Where did Deborah get the idea for this prayer? From the life of Jacob. Just as he was about to cross over into the Promised Land, a “man” met Jacob and wrestled with him all night (Gen. 32:22-30). It was the Angel of the LORD, God Himself, Who wrestled with Jacob. Amazingly, Jacob “won” the fight, although we realize that it was a victory in grace, not in works. This passage is explained by Jesus Christ when He tells us that the Kingdom of God is open, and all men strive violently to enter it (Matt. 11:12, Luke 16:16). All his life, Jacob had desired to inherit the Covenant, and had wrestled to obtain this blessing. God approved of his actions. It had been God Who had set up the roadblocks in Jacob’s way, to test and improve his character, but it had also been God who gave Jacob the grace and the will to persevere.
Then God crippled Jacob as a reminder that when we wrestle with God for His blessing, it is not our might that prevails, but His grace. Then we read, “Now the sun rose upon him just as he crossed over Penuel.” Just as Jacob crossed the boundary into the land of promise, the sun rose. We can see him limping across the boundary, and the sun bursting up in its might behind him, a sign of the strength of God’s people. What was Deborah’s prayer? That all the sons of Jacob should be like Jacob, true Israelites who wrestle with God and prevail by His strength, scattering His enemies.
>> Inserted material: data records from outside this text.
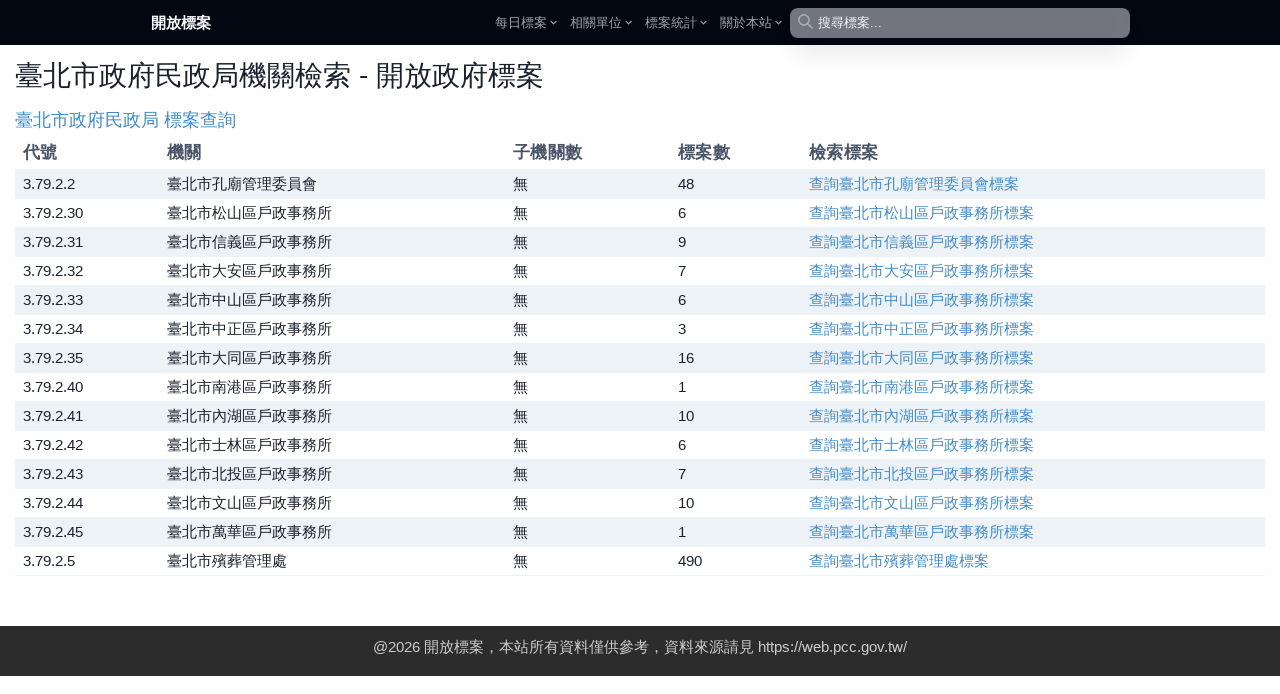

--- FILE ---
content_type: application/javascript; charset=UTF-8
request_url: https://pcc.mlwmlw.org/_next/static/EIBvQX1ub-T94eaQ5vu0v/_buildManifest.js
body_size: 454
content:
self.__BUILD_MANIFEST=function(t,a,s,e,c,n,r,i){return{__rewrites:{afterFiles:[{has:a,source:"/api/:path*",destination:a},{has:a,source:"/static/:path*",destination:a},{has:a,source:"/date/tender",destination:"/date/tender/0"},{has:a,source:"/date/award",destination:"/date/award/0"},{has:a,source:"/units",destination:"/units/0"},{has:a,source:"/stats/:unit*",destination:s}],beforeFiles:[],fallback:[]},"/":["static/chunks/1a48c3c1-5920c9364f087595.js","static/chunks/25-b3ba0e928a8121ed.js","static/chunks/pages/index-df07d114a7b87044.js"],"/_error":["static/chunks/pages/_error-b032f996cab3b598.js"],"/date/[type]/[date]":[t,"static/chunks/646-2bcdb297e892738f.js","static/chunks/pages/date/[type]/[date]-bd1b223b4c0c4724.js"],"/dates/[year]/[month]":["static/chunks/pages/dates/[year]/[month]-aaddd58b51762a50.js"],"/election":[t,"static/chunks/pages/election-d19976126400ff79.js"],"/merchant_type":[e,"static/chunks/pages/merchant_type-007f74747ac7e8fd.js"],"/merchant_type/[type]":[t,e,"static/chunks/pages/merchant_type/[type]-b4eaae7e2baf4ab3.js"],"/merchants":[c,t,"static/chunks/pages/merchants-0f23db3bedaf69da.js"],"/merchants/[merchant_id]":[t,n,r,i,"static/chunks/pages/merchants/[merchant_id]-240f60e82e524683.js"],"/month":["static/chunks/pages/month-a0028ad9a5826c2e.js"],"/rank/merchant":[t,"static/chunks/68-a28122e48da9b57d.js","static/chunks/pages/rank/merchant-8dfc0e55bae303d3.js"],"/rank/partner":[t,"static/chunks/pages/rank/partner-4e0bf8fae67b87d8.js"],"/rank/tender":[t,"static/chunks/pages/rank/tender-8bd3ad0e166fbc78.js"],"/search/[keyword]":[c,t,"static/chunks/pages/search/[keyword]-cf36ccc2319259c6.js"],"/stats":[t,n,r,i,"static/chunks/410-95f8c8f9264941c2.js","static/chunks/pages/stats-2b04eb20a5fc1ac6.js"],"/tender/[unit]/[id]":["static/chunks/pages/tender/[unit]/[id]-dee62b2b77719b50.js"],"/unit/[unit_id]":[t,"static/chunks/pages/unit/[unit_id]-7af0d072715d2e12.js"],"/units/[parent]":[t,"static/chunks/pages/units/[parent]-bf571ed82dd91164.js"],sortedPages:["/","/_app","/_error","/date/[type]/[date]","/dates/[year]/[month]","/election","/merchant_type","/merchant_type/[type]","/merchants","/merchants/[merchant_id]","/month","/rank/merchant","/rank/partner","/rank/tender","/search/[keyword]",s,"/tender/[unit]/[id]","/unit/[unit_id]","/units/[parent]"]}}("static/chunks/218-d988acc01ec94edb.js",void 0,"/stats","static/chunks/29-45953af380638e39.js","static/chunks/29107295-90b90cb30c825230.js","static/chunks/424-2d5a984df6191742.js","static/chunks/783-7a79e288e113b936.js","static/chunks/364-8f2a02335e5ba005.js"),self.__BUILD_MANIFEST_CB&&self.__BUILD_MANIFEST_CB();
Deborah’s prayer was answered right away. The very next history in the book of Judges tells how Gideon chased the enemies of God out of the promised land, a victory won not by might but by God’s grace. In Judges 8:13 we read “Gideon the son of Joash returned from the battle at the rising of the sun.” [Some English versions say “the ascent of Heres,” but ‘heres’ is the word for ‘sun.’] Again we see God’s victor crossing into the Kingdom of God, while the sun bursts over the horizon behind him.
Later on, the Old Testament refers the rising of the sun directly to the Messianic king (2 Sam. 23:4) and to the coming Messiah, Jesus Christ (Is. 60:1-3, Mal. 4:2). Indeed, that most Messianic of psalms, Psalm 22, is said to be sung to the melody “The Hind of the Morning” (Ps. 22:title), which may also be translated “the help of the dawn.” Either way, the notion of sunrise is present, and the psalm, which begins in suffering, closes with the victory of the Kingdom of God over all the earth.
Finally, Zacharias refers to the infant Jesus as the “Sunrise from on high,” who “will shine upon those who sit in darkness and the shadow of death” (Luke 1:78). Thus, we are presented with the concept that the life of Jesus Christ, His death, resurrection, ascension, and session, constitute the definitive transition from wrath to grace in history, from darkness to light, from night to day.
This teaching, of course, implies that the Kingdom of God in the New Covenant era will grow from strength to strength and fill the world.
James Jordan is scholar-in-residence at Theopolis.